Question

There appears to be a myriad of NoSQL databases available these days:

  • CouchDB
  • MongoDB
  • Cassandra
  • Hadoop

There's also a boundary between these tools and tools such as Redis that work as a memcached replacement.

Without hand waving and throwing too many buzz words - my question is the following:

How does one intelligently decide which tool here makes the most sense for their project? Are the projects similar enough to where the answer to this is subjective, eg: Ruby is better than Python or Python is better than Ruby? Or are we talking Apples and oranges here in that they each of them solve different problems?

What's the best way to educate myself on this new trend?

Was it helpful?

Solution

Perhaps one way to think of it is, programming has recently evolved from using one general-purpose language for everything to using the general-purpose language for most things, plus domain-specific languages for the more appropriate parts. For example, you might use Lua to script artificial intelligence of a character in a game.

NoSQL databases might be similar. SQL is the general purpose database with the longest and broadest adoption.
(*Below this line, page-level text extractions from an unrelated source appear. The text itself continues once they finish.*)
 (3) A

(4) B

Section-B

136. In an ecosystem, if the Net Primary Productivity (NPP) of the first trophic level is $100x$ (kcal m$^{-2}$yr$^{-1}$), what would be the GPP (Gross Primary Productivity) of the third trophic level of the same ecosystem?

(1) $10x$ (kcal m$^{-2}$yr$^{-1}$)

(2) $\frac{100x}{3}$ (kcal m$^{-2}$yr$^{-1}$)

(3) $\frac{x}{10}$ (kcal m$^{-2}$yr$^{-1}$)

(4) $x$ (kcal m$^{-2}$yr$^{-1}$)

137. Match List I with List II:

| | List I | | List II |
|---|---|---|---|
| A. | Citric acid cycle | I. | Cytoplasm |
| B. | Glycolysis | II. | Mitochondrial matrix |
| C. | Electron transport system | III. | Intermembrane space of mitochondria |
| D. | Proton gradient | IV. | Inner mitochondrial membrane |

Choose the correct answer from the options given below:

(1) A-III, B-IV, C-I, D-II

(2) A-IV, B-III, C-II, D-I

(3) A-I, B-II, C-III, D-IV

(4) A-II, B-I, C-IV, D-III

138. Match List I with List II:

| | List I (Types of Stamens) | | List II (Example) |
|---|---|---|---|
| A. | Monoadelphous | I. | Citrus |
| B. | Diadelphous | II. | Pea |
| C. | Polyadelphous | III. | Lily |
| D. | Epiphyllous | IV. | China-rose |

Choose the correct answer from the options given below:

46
While it could be shoehorned to serve many tasks, programmers are beginning to use NoSQL as a domain-specific database when it is more appropriate.

OTHER TIPS

I would argue, that the 4 major players you named do have quite different featuresets and try to solve different problems with different priority.
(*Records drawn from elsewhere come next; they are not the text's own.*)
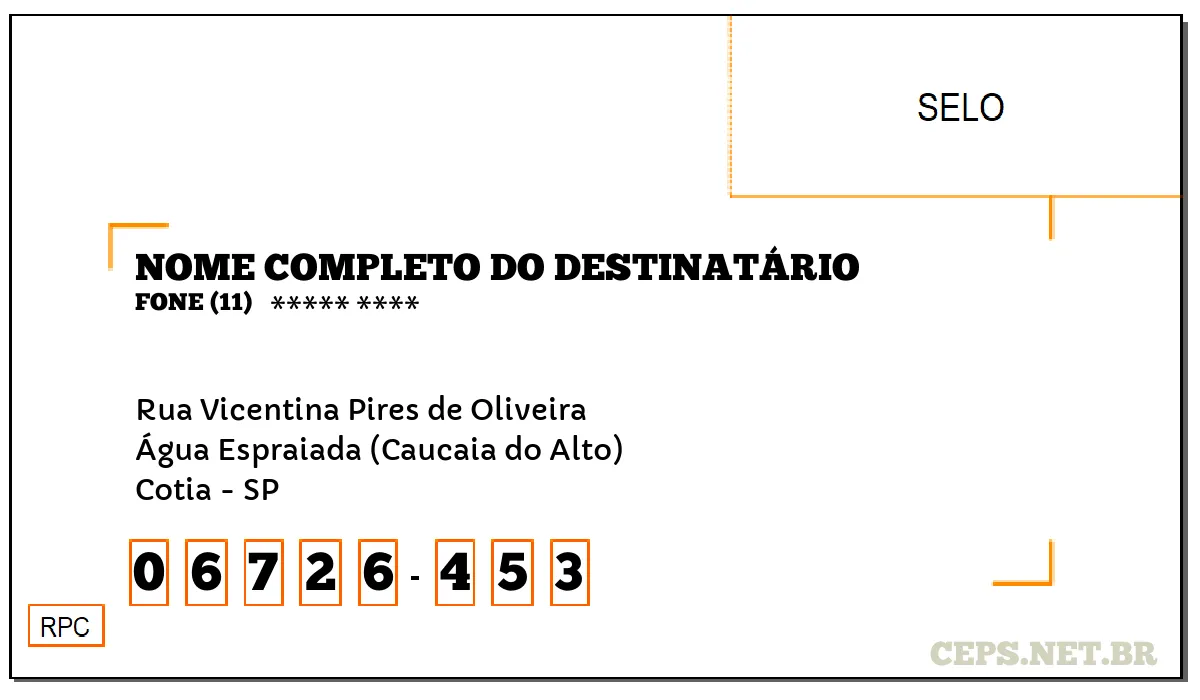 SELO

NOME COMPLETO DO DESTINATÁRIO
FONE (11) ***** ****

Rua Vicentina Pires de Oliveira
Água Espraiada (Caucaia do Alto)
Cotia - SP

0 6 7 2 6 - 4 5 3

RPC

CEPS.NET.BR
For instance, as far as i know Cassandra (and i assume Hadoop) central focus is on large scale installations.

MongoDb tries to be a better scaling alternative to classic SQL servers in providing comparably powerful query functions.

CouchDB's focus is comparably small scale (will not shard at all, "only" replicate), high durability and easy synchronization of data.

You might want to check out http://nosql-database.org/ for some more information.

I am facing pretty much the same problem as you, and i would say there is no real alternative to look at all solutions in detail.

Check out this site: http://cattell.net/datastores/ and in particular the PDF linked at the bottom (CACM Paper). The latter contains an excellent discussion of the relative merits of various data store solutions.

It's easy. NoSQL databases are ACID compliant databases minus some guarantees. So just decide which guarantees you can do without and find the database that fits. If you don't need durability for example, maybe redis is best. Or if you don't need multi-record transactions, then perhaps look into mongodb.